Obecność i aktywność na tej konferencji przedstawicieli polskiej , powołanej do tego grupy urzędników opłacanych z budżetu Państwa była chyba oczywista.
Natomiast obecność, aktywność i opłacanie (jak podejrzewam)z pieniędzy podatników rzekomych ekspertów z tak zwanego ZP budzi mój sprzeciw.
Osoby, które na konferencji dotyczącej bezpieczeństwa lotów pytają o bruzdy i kratery, robią to albo tendencyjnie, albo z kompromitującej głupoty, która można by elegancko nazwać brakiem zdolności zbornego myślenia, ale co głupotą pozostaje..
Osobna dziedzina specjalistycznej wiedzy, oczywiście wykorzystująca fizykę i matematykę, zajmuje się zagadnieniami takimi jak orka rolnicza czy kratery od zderzeń i wybuchów.
Jeżeli pytający są tak zainteresowani odpowiedzią na zadawane pytania – nic bardziej oczywistego, jak zadawania ich specjalistom z tej dziedziny, poczynając niech tylko od SGPiS.

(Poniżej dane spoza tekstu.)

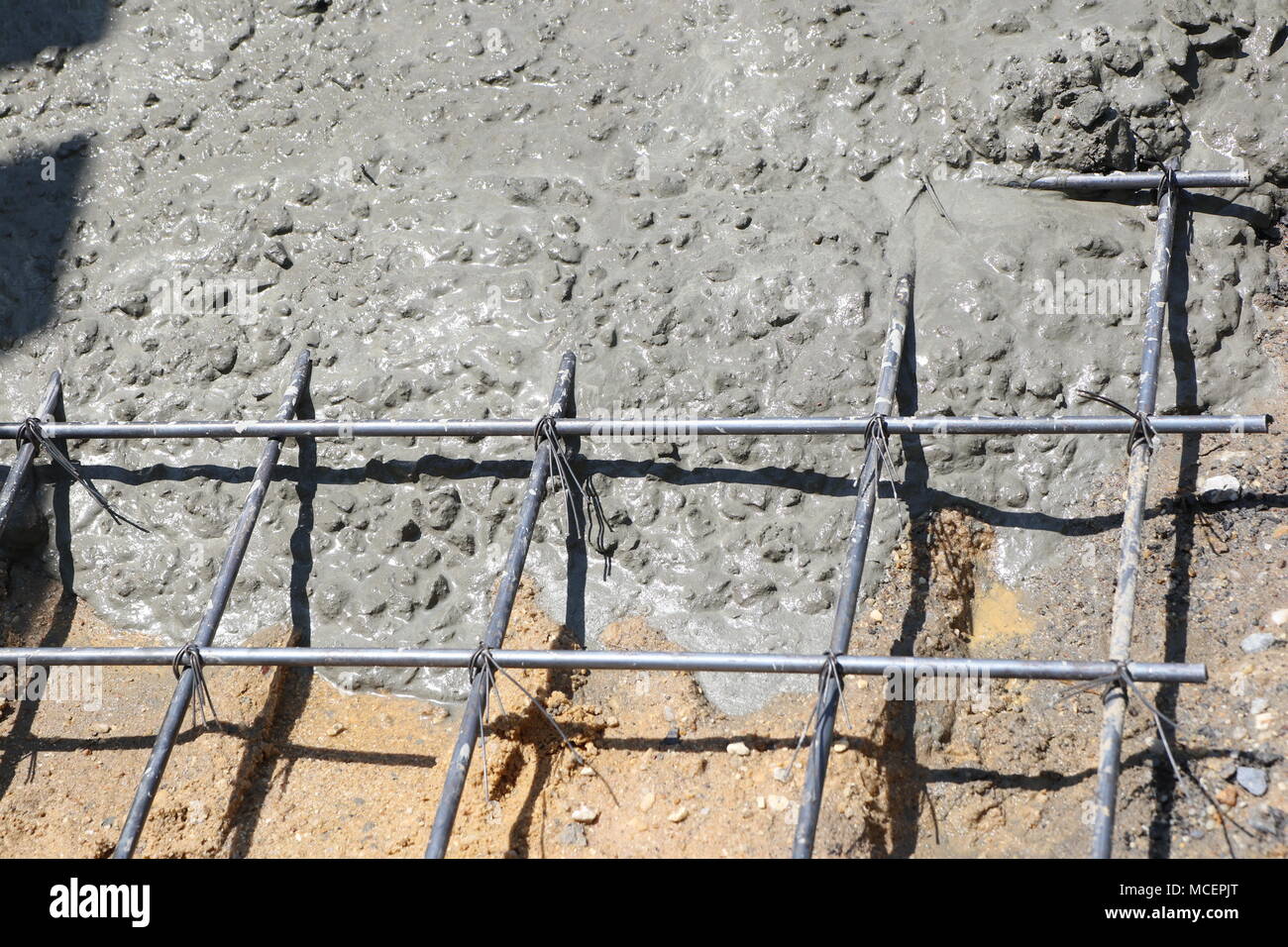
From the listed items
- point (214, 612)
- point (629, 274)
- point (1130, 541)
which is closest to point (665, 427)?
point (629, 274)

Pytanie o to specjalistów od zupełnie innych sfer i na konferencji poświęconej zupełnie czemu innemu – to bzdurna prowokacja albo dowód właśnie tej rozbrajającej głupoty. Ponieważ zadający pytania przy innych okazjach – mówiąc delikatnie - swój brak krytycyzmu wobec swej własnej bardzo fragmentarycznejwiedzy udowodnili, przychylił bym się wspaniałomyślnie do zdania, że pytali z głupoty, nie tendencyjnie.
To, że specjaliści od mechaniki lotu na pytanie w sprawach nie swej specjalności (np. „orka głęboka’, wydatek energii) – nawet znając odpowiedź – powinni odesłać pytającego do ‘branżysty’ -to sprawa oczywista.
TYLKO jako ciekawostkę (bom nie z SGPIS) mogę powiedzieć, że właśnie bilans energii może określić najprościej jakiej SUMY objętości wszelkich śladów na gruncie na wrakowisku można się było spodziewać.